Dr. Tachyon A geneticist from the planet Takis, he has telepathic powers. He was a key member of the team that developed the original virus (which human doctors came to know as Xenovirus Takis-A) to enhance his caste's psionic powers to give them an advantage. He protested against his people testing it on humans, and travelled to Earth in its aftermath to work with the survivors. Oh, and romance several of the female inhabitants.

So what about Martin's Game Of Thrones book and series duties?

Game Of Thrones

Never fear. The writer has an overall deal with HBO, which means he won't be working on the Wild Cards series directly, the way he has on Thrones until more recently. That's not to say he won't be busy, though – the deal includes developing other TV series for the subscription network.

Was there previous development?

Wild Cards books

Yup. Back in 2011, the Wild Cards rights were optioned by Universal Pictures for its low-budget SyFy Films arm{ =nofollow}. The plan then was to produce a modestly-budgeted (but not small in scope) film to launch a regular series that could conceivably have evolved into a Marvel-style cinematic universe. But despite much ballyhoo back then, nothing seems to have happened, hence the new announcement. And the SyFy version wasn't even the first time that studios came a-sniffing. Martin has seen it optioned at least once before that.

The new tele-vision

Wild Cards books

The plan is for a TV-focused universe instead. "Development will begin immediately on what we hope will be the first of several interlocking series," Martin says in his latest post about the concept.
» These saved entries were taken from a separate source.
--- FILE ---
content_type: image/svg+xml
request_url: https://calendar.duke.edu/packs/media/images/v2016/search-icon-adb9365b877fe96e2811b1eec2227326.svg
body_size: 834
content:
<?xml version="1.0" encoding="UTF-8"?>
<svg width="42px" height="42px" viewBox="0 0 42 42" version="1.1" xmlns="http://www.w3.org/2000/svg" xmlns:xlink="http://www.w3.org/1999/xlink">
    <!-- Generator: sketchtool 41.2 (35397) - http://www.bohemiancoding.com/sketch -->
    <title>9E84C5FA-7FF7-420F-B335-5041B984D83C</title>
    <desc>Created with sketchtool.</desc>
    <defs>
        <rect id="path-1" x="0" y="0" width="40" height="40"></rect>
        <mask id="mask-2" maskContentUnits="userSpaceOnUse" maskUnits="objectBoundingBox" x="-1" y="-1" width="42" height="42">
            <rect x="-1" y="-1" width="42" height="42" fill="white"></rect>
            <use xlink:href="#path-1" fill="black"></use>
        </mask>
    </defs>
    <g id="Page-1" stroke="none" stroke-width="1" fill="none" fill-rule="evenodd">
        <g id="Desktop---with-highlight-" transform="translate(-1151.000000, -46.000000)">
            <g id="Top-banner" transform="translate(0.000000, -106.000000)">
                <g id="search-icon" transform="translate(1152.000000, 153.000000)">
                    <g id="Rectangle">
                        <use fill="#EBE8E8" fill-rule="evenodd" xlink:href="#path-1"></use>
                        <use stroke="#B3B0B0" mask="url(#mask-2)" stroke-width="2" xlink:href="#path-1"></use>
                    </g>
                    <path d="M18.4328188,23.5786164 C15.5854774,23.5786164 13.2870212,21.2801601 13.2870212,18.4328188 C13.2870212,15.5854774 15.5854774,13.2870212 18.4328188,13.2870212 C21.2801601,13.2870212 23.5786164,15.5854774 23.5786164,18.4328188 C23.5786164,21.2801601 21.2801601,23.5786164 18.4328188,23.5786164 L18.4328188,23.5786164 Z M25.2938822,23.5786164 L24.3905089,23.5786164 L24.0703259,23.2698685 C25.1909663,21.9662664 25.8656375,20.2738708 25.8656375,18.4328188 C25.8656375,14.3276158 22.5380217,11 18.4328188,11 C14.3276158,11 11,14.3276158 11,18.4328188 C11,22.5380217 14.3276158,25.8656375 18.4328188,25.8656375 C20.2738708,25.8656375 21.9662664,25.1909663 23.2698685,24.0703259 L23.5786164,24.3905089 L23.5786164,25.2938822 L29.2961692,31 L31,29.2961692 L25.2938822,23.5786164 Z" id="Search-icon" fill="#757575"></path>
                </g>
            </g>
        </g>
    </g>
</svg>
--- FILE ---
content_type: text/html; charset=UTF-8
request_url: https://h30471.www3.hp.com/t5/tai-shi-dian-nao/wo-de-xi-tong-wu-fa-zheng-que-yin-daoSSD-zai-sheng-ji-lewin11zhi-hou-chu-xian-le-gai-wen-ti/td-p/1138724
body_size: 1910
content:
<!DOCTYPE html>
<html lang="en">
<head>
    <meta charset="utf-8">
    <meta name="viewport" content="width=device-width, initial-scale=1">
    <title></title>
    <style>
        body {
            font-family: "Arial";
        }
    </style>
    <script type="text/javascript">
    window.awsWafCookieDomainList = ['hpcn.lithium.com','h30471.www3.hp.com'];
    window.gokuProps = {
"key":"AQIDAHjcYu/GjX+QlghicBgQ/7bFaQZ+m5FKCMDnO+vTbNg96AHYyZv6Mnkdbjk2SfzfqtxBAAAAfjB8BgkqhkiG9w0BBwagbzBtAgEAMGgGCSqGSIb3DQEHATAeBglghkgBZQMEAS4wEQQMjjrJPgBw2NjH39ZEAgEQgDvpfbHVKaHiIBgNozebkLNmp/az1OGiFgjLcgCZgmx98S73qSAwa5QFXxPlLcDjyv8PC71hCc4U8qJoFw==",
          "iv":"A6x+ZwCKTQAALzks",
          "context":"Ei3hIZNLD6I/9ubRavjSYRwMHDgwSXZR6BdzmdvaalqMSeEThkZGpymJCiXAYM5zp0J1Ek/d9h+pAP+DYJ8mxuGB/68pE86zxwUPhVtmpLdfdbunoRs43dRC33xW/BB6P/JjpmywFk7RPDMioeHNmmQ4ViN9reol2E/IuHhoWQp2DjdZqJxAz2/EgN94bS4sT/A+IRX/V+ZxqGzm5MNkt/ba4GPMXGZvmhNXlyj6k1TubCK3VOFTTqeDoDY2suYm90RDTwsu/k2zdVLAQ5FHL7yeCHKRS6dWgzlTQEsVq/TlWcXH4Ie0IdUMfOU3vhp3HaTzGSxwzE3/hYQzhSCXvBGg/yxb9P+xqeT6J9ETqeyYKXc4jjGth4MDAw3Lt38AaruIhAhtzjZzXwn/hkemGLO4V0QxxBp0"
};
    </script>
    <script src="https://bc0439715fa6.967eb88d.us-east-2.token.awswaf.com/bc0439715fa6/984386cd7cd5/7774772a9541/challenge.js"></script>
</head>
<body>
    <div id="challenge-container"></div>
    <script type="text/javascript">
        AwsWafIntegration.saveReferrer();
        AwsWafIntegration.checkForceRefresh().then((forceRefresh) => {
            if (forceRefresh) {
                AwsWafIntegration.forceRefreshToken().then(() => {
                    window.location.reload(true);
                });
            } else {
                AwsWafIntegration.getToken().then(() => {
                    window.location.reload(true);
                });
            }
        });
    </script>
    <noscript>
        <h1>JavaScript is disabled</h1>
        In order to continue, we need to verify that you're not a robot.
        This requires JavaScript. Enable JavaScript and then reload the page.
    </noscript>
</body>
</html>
Co-creator Snodgrass (herself a veteran of TV with writing credits that include Star Trek: The Next Generation) will be running the show with Gregory Noveck acting as executive producer. It's an ambitious idea, usually the purview of procedurals (America has a glut of shows set in Chicago following a variety of TV staple professions including police and firefighters), but more recently built by Marvel and Netflix with The Defenders.